Welche Informationen wirklich auf eine Fotografen Visitenkarte gehören

Für die meisten Kollegen und Kreative bestehen die primären Marketingmaßnahmen der eigenen Dienstleistung aus der eigenen Website und der Pflege sämtlicher sozialer Netzwerke wie Facebook, Instagram und Co. In der allgemeinen Wahrnehmung ist die Visitenkarte heute ein Relikt vergangener Jahre. Dank NFC und Smartphones können Kontaktdaten inzwischen schließlich direkt digital getauscht werden. Ein Missverständnis.
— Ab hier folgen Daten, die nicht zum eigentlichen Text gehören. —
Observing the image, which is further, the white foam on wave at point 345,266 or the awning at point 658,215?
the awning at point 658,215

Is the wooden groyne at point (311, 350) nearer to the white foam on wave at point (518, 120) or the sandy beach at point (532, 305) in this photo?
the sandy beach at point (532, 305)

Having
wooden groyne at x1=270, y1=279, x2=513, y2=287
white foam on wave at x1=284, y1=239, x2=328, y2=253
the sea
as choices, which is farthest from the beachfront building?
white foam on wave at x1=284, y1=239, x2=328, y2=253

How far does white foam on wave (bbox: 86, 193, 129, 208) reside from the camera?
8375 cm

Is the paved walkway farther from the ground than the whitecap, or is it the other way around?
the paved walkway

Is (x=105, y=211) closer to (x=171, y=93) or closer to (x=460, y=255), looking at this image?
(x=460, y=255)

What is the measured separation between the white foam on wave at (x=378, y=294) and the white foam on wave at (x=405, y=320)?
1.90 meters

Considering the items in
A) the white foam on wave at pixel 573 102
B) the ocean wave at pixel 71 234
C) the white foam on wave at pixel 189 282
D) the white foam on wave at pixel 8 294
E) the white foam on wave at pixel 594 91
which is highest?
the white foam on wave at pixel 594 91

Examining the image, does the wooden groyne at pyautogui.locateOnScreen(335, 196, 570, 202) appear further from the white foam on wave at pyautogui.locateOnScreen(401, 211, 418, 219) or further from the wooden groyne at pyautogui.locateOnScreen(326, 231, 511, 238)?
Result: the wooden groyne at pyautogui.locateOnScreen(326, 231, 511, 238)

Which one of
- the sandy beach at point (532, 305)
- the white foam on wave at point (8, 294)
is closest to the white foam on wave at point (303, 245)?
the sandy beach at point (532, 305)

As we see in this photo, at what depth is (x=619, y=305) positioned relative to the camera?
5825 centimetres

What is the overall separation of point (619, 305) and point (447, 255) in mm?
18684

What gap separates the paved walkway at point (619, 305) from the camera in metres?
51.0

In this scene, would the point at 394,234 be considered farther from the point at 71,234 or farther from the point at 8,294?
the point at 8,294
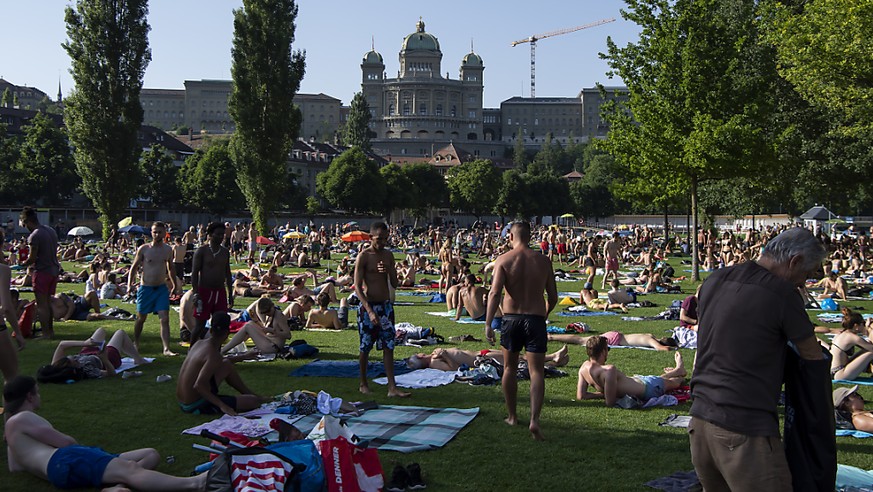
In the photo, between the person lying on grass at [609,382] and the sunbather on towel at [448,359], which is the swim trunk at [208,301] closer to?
the sunbather on towel at [448,359]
Bei all den Vorteilen der digitalen Kommunikation hat auch die Visitenkarte immer noch ihre Daseinsberechtigung. Sie erweitert das Gespräch und den Kontaktdatenaustausch nämlich um eine haptische Ebene, die ein weiteres Sinnesorgan – den Tastsinn – anspricht und sich so noch einmal verstärkend auf das vorhergegangene Gespräch auswirkt. Ein psychologischer Effekt, der nicht zu vernachlässigen ist.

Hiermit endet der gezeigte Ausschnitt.